When criticisms surface, the response from hospital brass seems to be twofold: It’s a vocal minority of disgruntled workers, and, furthermore, repeating criticism just hurts the community by dragging down the hospital’s reputation.
“I think the morale of most of our staff is pretty good today,” said Ellis, referencing a survey gauging employee satisfaction in 1997, 1999 and 2001. She said some of the nurses who left for greener pastures came back after realizing they were better off at Enloe.
Baird offered: “Because we are the only act in town, nobody has any place to look at.”
In 2001, the turnover rate for nurses at Enloe was only 6.49 percent, compared to an average of 14.8 percent for nurses statewide, according to the California Healthcare Association. The turnover rate for all Enloe employees was 11.62 percent.
“What we’re concerned about around here is whether people are being treated fairly, and if they want to do something else because they have a different opportunity, it’s not because they’re not being treated fairly,” said Wolfe. California is short thousands of nurses, so opportunities are plentiful. “It’s all relative. We know it’s hard here.”
Baird said, “We have headhunters who have called our employees at work, offered them $6 an hour above what they make plus a sign-on bonus because there’s such a shortage.” The shortage extends to other medical positions, and Baird has heard of doctors “offering new recruits more than they’re making themselves.”
Enloe does marketing surveys to find out exactly what workers earn in comparable markets and fashions raises accordingly. That’s how, Neumeister said, Enloe came to the conclusion that its benefits structure “was probably a little on the generous side. We needed to right-size that and follow the market.”

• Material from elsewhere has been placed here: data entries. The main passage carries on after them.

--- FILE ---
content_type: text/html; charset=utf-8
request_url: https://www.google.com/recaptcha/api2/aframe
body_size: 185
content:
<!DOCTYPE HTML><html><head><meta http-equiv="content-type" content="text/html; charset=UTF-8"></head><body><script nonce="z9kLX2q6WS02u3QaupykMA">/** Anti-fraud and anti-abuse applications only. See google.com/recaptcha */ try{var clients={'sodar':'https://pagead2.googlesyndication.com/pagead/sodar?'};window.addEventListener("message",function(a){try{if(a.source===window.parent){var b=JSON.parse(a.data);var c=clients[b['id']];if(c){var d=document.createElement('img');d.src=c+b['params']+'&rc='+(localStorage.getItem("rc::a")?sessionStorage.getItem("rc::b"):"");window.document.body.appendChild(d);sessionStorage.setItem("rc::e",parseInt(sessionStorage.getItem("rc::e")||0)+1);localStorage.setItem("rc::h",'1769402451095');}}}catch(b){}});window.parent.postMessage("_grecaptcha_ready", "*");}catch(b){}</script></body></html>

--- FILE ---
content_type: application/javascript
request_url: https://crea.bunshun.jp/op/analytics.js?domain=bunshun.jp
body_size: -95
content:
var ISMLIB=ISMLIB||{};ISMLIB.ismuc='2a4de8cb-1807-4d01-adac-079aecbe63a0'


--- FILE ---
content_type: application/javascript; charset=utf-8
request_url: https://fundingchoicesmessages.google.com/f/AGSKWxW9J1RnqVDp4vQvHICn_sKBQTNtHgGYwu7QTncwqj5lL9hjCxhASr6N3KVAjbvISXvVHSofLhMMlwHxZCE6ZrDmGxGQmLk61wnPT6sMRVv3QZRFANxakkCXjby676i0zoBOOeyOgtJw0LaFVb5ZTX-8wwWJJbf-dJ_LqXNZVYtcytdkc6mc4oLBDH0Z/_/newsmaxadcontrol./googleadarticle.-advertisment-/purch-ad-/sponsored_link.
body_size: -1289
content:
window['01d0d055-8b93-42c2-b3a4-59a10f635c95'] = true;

But there’s $6 million in next year’s budget for wage increases, Wolfe pointed out. A 5 percent increase will take effect Jan. 19, 2003, and union nurses might also get a 3 percent merit raise.

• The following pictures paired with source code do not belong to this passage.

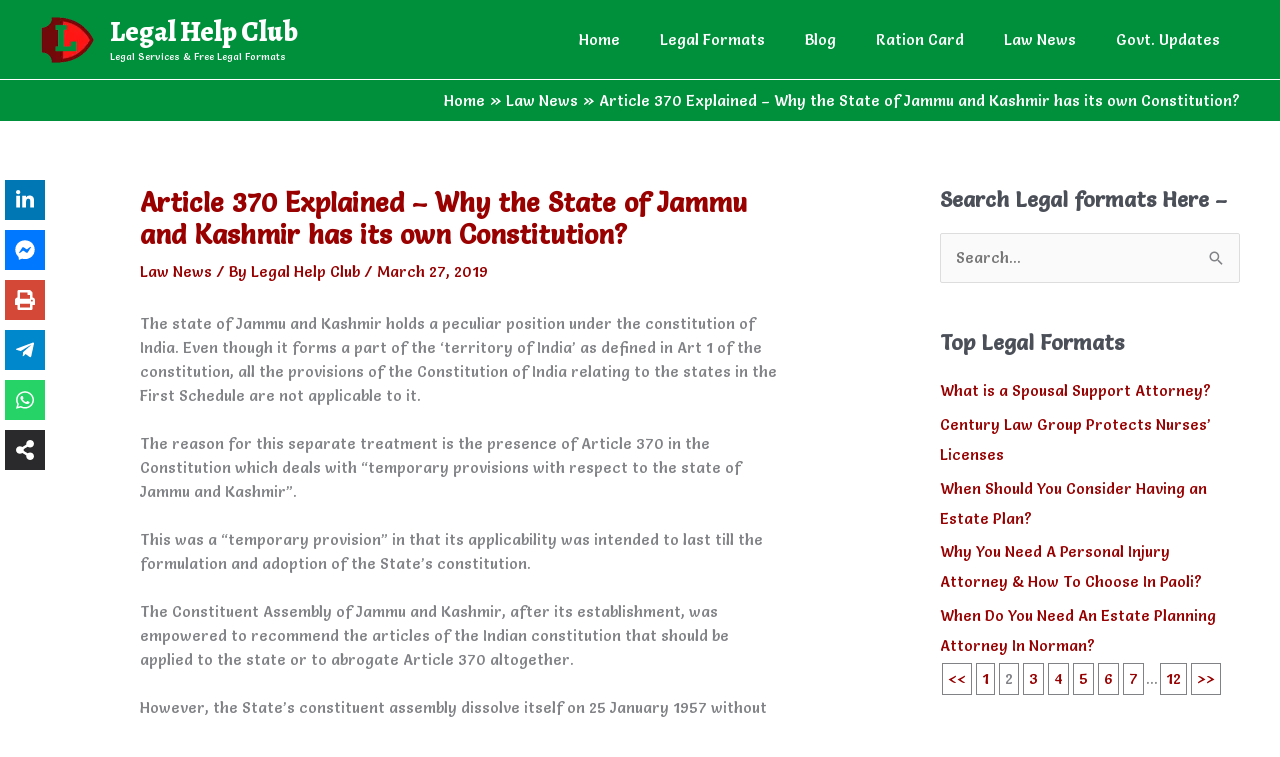

--- FILE ---
content_type: text/html; charset=utf-8
request_url: https://www.google.com/recaptcha/api2/aframe
body_size: 268
content:
<!DOCTYPE HTML><html><head><meta http-equiv="content-type" content="text/html; charset=UTF-8"></head><body><script nonce="McBiW1VhzzGah5slBlQHhw">/** Anti-fraud and anti-abuse applications only. See google.com/recaptcha */ try{var clients={'sodar':'https://pagead2.googlesyndication.com/pagead/sodar?'};window.addEventListener("message",function(a){try{if(a.source===window.parent){var b=JSON.parse(a.data);var c=clients[b['id']];if(c){var d=document.createElement('img');d.src=c+b['params']+'&rc='+(localStorage.getItem("rc::a")?sessionStorage.getItem("rc::b"):"");window.document.body.appendChild(d);sessionStorage.setItem("rc::e",parseInt(sessionStorage.getItem("rc::e")||0)+1);localStorage.setItem("rc::h",'1767503246874');}}}catch(b){}});window.parent.postMessage("_grecaptcha_ready", "*");}catch(b){}</script></body></html>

The highest-paid employees are reticent about having their salaries—also set by comparing market rates—printed in the newspaper but concede that they are public record. In 2000, Wolfe earned base compensation of $325,028. If Wolfe and Neumeister (who earned $192,728 in 2000) meet certain productivity goals, they are eligible to earn thousands more in deferred compensation—bonuses, essentially.

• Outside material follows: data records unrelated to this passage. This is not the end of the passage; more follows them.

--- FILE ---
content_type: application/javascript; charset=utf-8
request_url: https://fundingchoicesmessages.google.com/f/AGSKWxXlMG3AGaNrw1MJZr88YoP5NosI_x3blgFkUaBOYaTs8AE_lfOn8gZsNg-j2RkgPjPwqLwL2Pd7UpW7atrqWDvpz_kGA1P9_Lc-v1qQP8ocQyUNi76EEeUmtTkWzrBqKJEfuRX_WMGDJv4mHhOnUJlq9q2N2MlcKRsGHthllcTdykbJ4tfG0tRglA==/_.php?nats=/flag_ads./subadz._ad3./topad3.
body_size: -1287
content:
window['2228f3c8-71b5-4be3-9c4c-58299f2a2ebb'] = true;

Wolfe said his personal goals include lobbying at the government level for better reimbursement rates. More than half of hospitals nationwide—58 percent—lose money on Medicare patients, and 32 percent don’t turn a profit at all, according to the American Hospital Association.
Ellis has been with Enloe for about three decades, much longer than her bosses. “We’ve had financial troubles other times in the past,” she said. It was much more “drastic” back when the leadership was changing, Community Hospital was being purchased, and the Balanced Budget Act raided revenues. “I remember when vendors didn’t want to take our Enloe checks.
“I would characterize us as climbing, and we’re at least halfway up."